Pour le Pr Baghous, la technologie apporte beaucoup aux malades en permettant de mesurer la glycémie et de prévenir les risques. A cela s’ajoutent, selon le même responsable, les pompes à insuline qui remplacent aujourd’hui les injections. «Nous sommes à l’ère de la pompe à insuline pour un équilibre glycémique intelligent», fait-il savoir.
Qu’est-ce que la pompe à insuline ? Il s’agit, explique-t-il, d’un appareil qui contient et délivre de l’insuline en continue dans le corps. Cette pompe remplace, en quelque sorte, le pancréas qui est défaillant.

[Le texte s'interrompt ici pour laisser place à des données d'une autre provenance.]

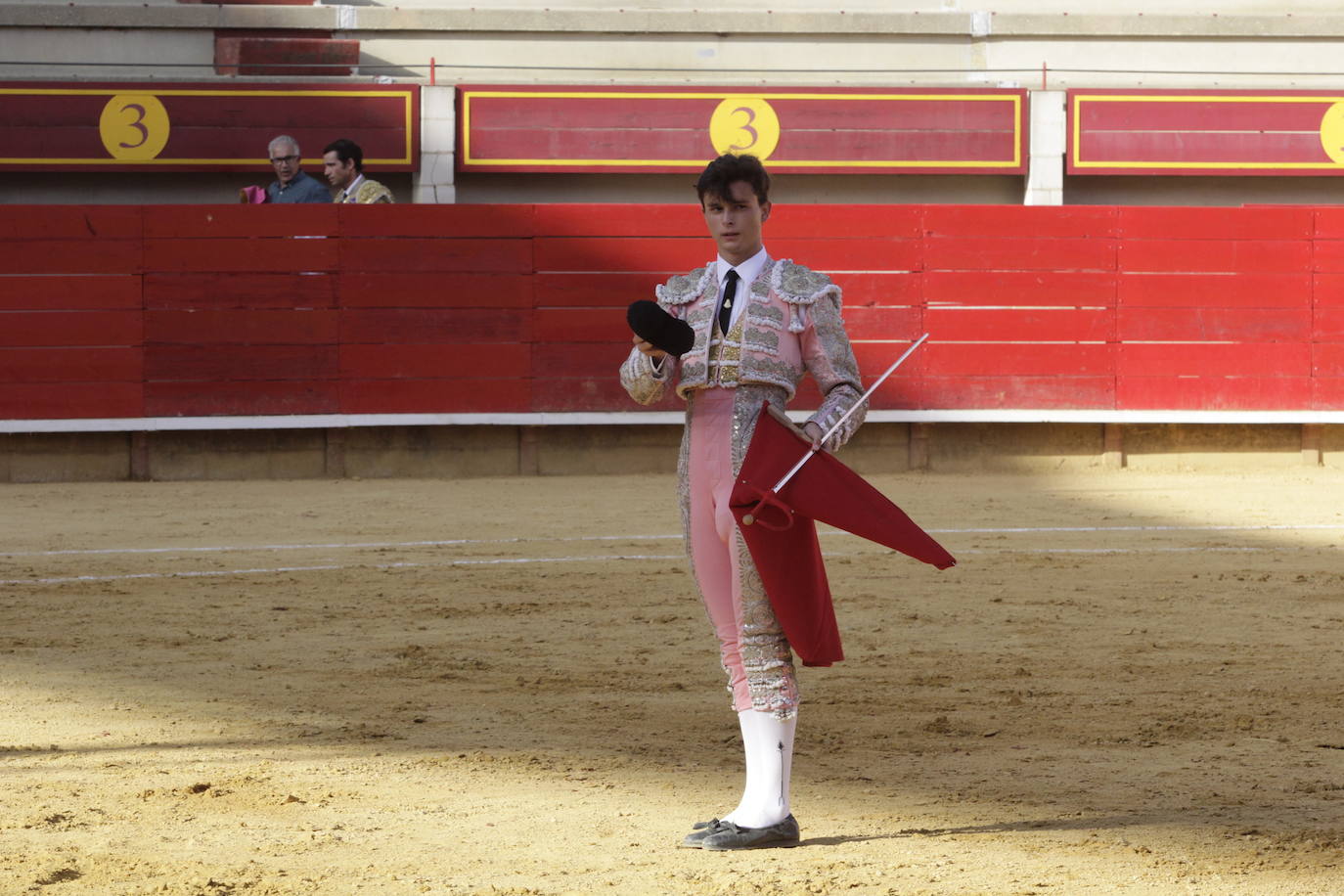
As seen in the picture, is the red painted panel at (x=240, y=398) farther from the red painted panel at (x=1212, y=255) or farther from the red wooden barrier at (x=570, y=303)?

Auparavant, dit-il, il y avait sur le marché des pompes très grandes et très lourdes, mais aujourd’hui elles sont remplacées par des pompes miniatures qui sont très acceptées par les patients diabète de type 1 et le dispositif permet l’amélioration et l’équilibre glycémique au cours de la journée. «Ce dispositif médical est doté d’une alarme qui prévient les utilisateurs en cas d’hypoglycémie et indique les différentes tendances du réel.
Il contribue à prévenir les éventuelles complications à moyen et long terme et procure un meilleur suivi de la maladie, des économies et surtout une meilleure qualité de vie des patients», a précisé le Pr Nouri.
Selon le Pr Baghous, ce dispositif est disponible, car il y a des prestataires qui le délivrent, mais il est excessivement cher. Seuls quelques hôpitaux, pour les besoins de la formation de leurs médecins ont acquis cet outil. Toutefois, ce même responsable appelle les pouvoirs publics à lancer une réflexion sur le sujet.
Dans ce contexte, l’ensemble des spécialistes présents ont appelé à rendre les pompes à insuline plus accessibles, particulièrement à une certaines catégorie de diabétiques. Selon eux, il faut aussi former le personnel de santé et faire en sorte que le produit soit disponible sans pour autant nuire à la Sécurité sociale. Dans cette optique, ils estiment nécessaire d’engager des études pharma-économiques.